Un debut complicato

Le bellezze della Sicilia (il suo mare, le sue città, l’Etna) fanno da sfondo ad uno psichedelico road movie dal gusto un po’ anni ’70 in La primavera della mia vita, prima esperienza di lungometraggio per il regista Zavvo Nicolosi e per i due protagonisti Colapesce e Di Martino.

Il film racconta il riavvicinamento di due amici, Lorenzo e Antonio, allontanatisi senza un’apparente ragione da più di tre anni. Col pretesto di dover scrivere un libro sulle leggende più strane della Sicilia, infatti, i due affrontano un viaggio alla ricerca di complottisti che credono nei giganti, di droghe antiche di centinaia di anni e di un sedicente antenato di Shakespeare (gustoso il cameo di Roberto Vecchioni, che col suo inconfondibile tono di voce sostiene la teoria di parentela tra Giuseppe Maria Scrollalancia e il Bardo immortale).

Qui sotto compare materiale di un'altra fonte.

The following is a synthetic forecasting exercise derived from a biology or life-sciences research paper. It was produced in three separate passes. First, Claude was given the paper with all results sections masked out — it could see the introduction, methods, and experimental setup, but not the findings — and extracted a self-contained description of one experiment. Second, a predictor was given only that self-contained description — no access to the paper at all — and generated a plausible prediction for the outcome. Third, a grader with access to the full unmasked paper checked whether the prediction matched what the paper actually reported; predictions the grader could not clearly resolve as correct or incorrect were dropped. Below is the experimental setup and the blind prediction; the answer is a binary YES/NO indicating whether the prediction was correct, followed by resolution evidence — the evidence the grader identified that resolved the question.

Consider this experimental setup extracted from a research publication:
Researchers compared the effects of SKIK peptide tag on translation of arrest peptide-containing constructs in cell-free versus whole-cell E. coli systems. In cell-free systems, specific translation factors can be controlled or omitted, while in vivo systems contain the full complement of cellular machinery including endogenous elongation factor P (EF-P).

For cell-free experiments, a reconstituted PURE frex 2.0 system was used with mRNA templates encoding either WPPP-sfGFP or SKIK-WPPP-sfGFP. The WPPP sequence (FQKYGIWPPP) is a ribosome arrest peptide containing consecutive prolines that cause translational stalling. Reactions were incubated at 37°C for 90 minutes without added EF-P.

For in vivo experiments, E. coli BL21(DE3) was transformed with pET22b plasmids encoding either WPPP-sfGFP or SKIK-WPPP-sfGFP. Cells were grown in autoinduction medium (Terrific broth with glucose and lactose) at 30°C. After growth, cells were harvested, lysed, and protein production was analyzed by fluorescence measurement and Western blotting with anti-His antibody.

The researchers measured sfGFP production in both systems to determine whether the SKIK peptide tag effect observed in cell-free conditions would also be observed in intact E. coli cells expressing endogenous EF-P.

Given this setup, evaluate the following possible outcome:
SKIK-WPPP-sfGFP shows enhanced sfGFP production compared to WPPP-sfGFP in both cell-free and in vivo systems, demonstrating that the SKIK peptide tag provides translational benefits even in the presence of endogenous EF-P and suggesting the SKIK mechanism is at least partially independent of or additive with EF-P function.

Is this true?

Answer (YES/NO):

La storia inizia a Milano ma si sposta, sia geograficamente che temporalmente, in una Sicilia popolata da santoni, eccentrici fruitori di droghe, fan di Jim Morrison fondatori de «L’iguana dei Nebrodi» e una vecchia Ford arancione soprannominata “Lazzaro”. Non ci sono coppole e cibo in abbondanza in questo road movie, ma panini e persone vestite in ogni modo possibile, hotel gelidi e cavalieri dentro i vulcani: tutto sembra irreale, surreale o, quasi, confuso. Non è importante quante siano le leggende di cui devono scrivere, cosa vogliano i membri del gruppo/setta in cui è entrato Antonio o la storia dietro i luoghi strani che visitano, ciò che conta è solo il risanamento del rapporto tra i due amici, obiettivo il cui raggiungimento non può non passare da una maturazione interiore di Lorenzo, così da arrivare poi alla tappa finale di questo film di formazione.

Il lungometraggio rappresenta l’esordio al cinema tanto per il regista Zavvo Nicolosi, quanto per i due protagonisti, il cui sodalizio è iniziato più di dieci anni fa dietro la macchina da presa dei loro video musicali. Tuttavia, la decisione coraggiosa ed impegnativa di approdare nel mondo della settima arte svela una certa acerbità da parte del trio: se nei videoclip si esprimono magistralmente anche attraverso look eccentrici ed immagini inusuali, il tentativo di trasportare in un film questo format rende il prodotto finale poco d’impatto, al limite del confusionario e dell’inverosimile. Degna di riconoscimento la scelta delle musiche, che hanno valso al film il Nastro d’argento alla miglior colonna sonora; infatti, sono proprio le scene musicali a dare alla pellicola un’atmosfera ed un’estetica di alto livello. E, data la bravura dei due cantanti (che sono anche produttori), questo non stupisce affatto.

Il prodotto finale, dunque, è una commedia complicata, ricca di riferimenti sconosciuti ai più, ambientata in un mondo che conosciamo, ma che, allo stesso tempo, non esiste ed è popolato da persone che ci ricordano tanto il nostro vicino di casa quanto il protagonista di un racconto di un bambino. Ma la risata, nonostante tutto, è assicurata, soprattutto davanti al «Vecchioni complottista» che Lorenzo non vuole «accollarsi», e, in attesa di vedere il prossimo passo del trio Niccolosi-Urciullo-Di Martino, tanto ci basta.